** start of Supplied records **

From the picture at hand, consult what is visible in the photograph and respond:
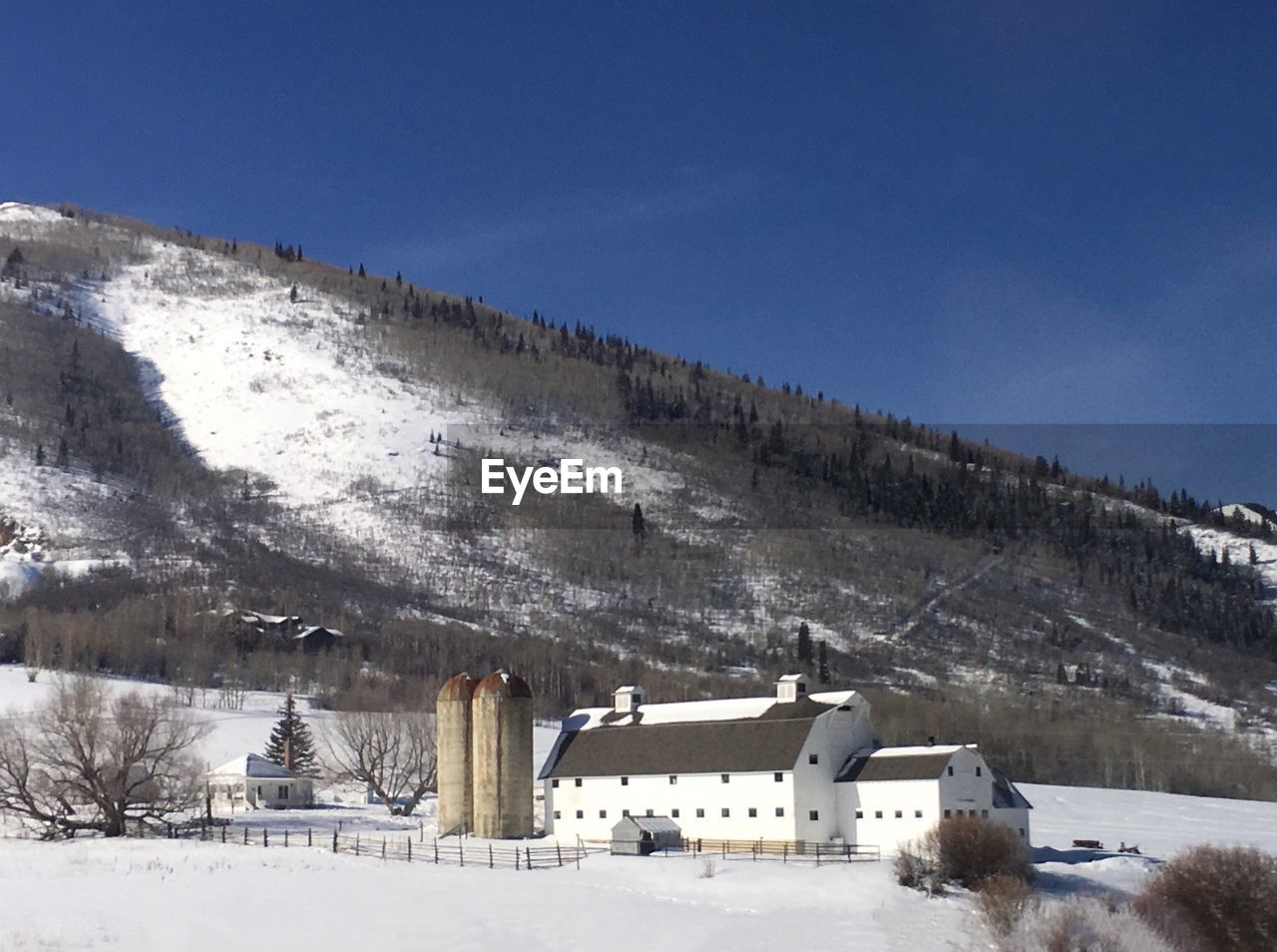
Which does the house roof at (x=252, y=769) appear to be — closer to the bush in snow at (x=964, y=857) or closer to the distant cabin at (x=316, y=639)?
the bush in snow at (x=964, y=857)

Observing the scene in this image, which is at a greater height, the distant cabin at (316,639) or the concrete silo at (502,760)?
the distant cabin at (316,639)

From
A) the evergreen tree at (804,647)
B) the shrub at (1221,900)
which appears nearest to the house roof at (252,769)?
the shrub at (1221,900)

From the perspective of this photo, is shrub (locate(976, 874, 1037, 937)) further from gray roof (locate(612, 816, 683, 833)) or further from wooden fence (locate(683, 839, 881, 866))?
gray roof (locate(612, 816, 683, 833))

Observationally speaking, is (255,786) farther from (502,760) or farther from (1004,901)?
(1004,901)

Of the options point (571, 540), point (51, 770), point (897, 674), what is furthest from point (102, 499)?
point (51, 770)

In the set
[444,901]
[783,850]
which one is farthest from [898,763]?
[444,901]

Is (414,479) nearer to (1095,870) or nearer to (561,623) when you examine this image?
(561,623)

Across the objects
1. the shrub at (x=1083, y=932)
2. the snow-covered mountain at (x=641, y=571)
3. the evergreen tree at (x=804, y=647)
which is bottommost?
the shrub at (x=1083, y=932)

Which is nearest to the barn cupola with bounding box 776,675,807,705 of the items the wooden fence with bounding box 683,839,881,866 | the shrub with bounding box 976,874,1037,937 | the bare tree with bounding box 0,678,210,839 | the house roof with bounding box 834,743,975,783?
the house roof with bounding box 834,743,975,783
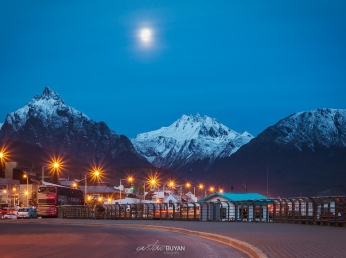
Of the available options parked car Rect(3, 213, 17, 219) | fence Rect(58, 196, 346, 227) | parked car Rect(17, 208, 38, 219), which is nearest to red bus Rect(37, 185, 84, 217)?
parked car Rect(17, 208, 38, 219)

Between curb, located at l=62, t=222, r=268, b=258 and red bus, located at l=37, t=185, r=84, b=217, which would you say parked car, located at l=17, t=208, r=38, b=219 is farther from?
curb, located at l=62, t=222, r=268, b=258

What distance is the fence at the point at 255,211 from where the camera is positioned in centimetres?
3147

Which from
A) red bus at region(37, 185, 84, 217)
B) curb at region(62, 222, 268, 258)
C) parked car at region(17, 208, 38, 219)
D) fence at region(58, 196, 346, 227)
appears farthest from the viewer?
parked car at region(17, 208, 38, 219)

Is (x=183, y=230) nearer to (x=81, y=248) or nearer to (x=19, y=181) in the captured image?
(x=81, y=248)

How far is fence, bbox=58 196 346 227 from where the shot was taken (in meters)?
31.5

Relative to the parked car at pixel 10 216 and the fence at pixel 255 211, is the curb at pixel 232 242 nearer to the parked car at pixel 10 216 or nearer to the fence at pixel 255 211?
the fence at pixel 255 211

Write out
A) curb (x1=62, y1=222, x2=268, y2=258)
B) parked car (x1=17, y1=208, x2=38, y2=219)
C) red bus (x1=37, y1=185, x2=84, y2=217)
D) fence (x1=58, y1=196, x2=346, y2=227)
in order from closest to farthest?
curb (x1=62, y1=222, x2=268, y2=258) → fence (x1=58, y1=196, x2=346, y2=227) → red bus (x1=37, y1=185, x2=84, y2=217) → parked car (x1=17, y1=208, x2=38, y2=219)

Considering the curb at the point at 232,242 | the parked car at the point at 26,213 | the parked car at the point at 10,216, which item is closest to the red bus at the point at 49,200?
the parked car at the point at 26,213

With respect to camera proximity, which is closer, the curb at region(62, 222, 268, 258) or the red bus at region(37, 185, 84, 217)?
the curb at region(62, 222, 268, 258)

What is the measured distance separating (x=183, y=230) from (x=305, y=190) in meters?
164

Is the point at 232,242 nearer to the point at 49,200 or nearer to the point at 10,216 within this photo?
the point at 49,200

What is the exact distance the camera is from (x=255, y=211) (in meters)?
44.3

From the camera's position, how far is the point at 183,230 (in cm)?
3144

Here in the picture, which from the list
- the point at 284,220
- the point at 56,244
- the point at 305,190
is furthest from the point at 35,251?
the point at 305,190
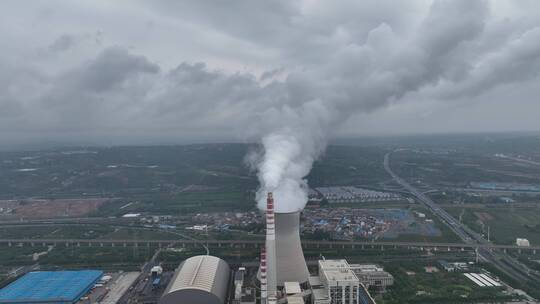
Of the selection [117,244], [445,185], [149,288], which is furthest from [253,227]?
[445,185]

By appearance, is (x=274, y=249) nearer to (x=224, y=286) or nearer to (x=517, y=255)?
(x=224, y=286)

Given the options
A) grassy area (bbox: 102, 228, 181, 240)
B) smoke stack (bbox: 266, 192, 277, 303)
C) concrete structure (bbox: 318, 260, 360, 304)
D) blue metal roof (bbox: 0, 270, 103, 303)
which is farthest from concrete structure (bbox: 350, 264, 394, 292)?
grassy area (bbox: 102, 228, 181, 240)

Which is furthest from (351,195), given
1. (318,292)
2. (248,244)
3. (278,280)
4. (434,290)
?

** end of Supplied records **

Put the listing lines into a Markdown table with the columns Row and Line. Start at the line with "By appearance, is" and run through the last line of the listing, numbering each row and leaving out blank lines.

| Row | Line |
|---|---|
| 1 | By appearance, is (x=274, y=249) nearer to (x=224, y=286) or nearer to (x=517, y=255)? |
| 2 | (x=224, y=286) |
| 3 | Given the options |
| 4 | A) grassy area (bbox: 102, 228, 181, 240) |
| 5 | B) smoke stack (bbox: 266, 192, 277, 303) |
| 6 | C) concrete structure (bbox: 318, 260, 360, 304) |
| 7 | D) blue metal roof (bbox: 0, 270, 103, 303) |
| 8 | which is farthest from concrete structure (bbox: 350, 264, 394, 292)? |
| 9 | grassy area (bbox: 102, 228, 181, 240) |
| 10 | Which is furthest from (351,195), given |
| 11 | 1. (318,292) |
| 12 | 2. (248,244) |
| 13 | 3. (278,280) |
| 14 | 4. (434,290) |
| 15 | ? |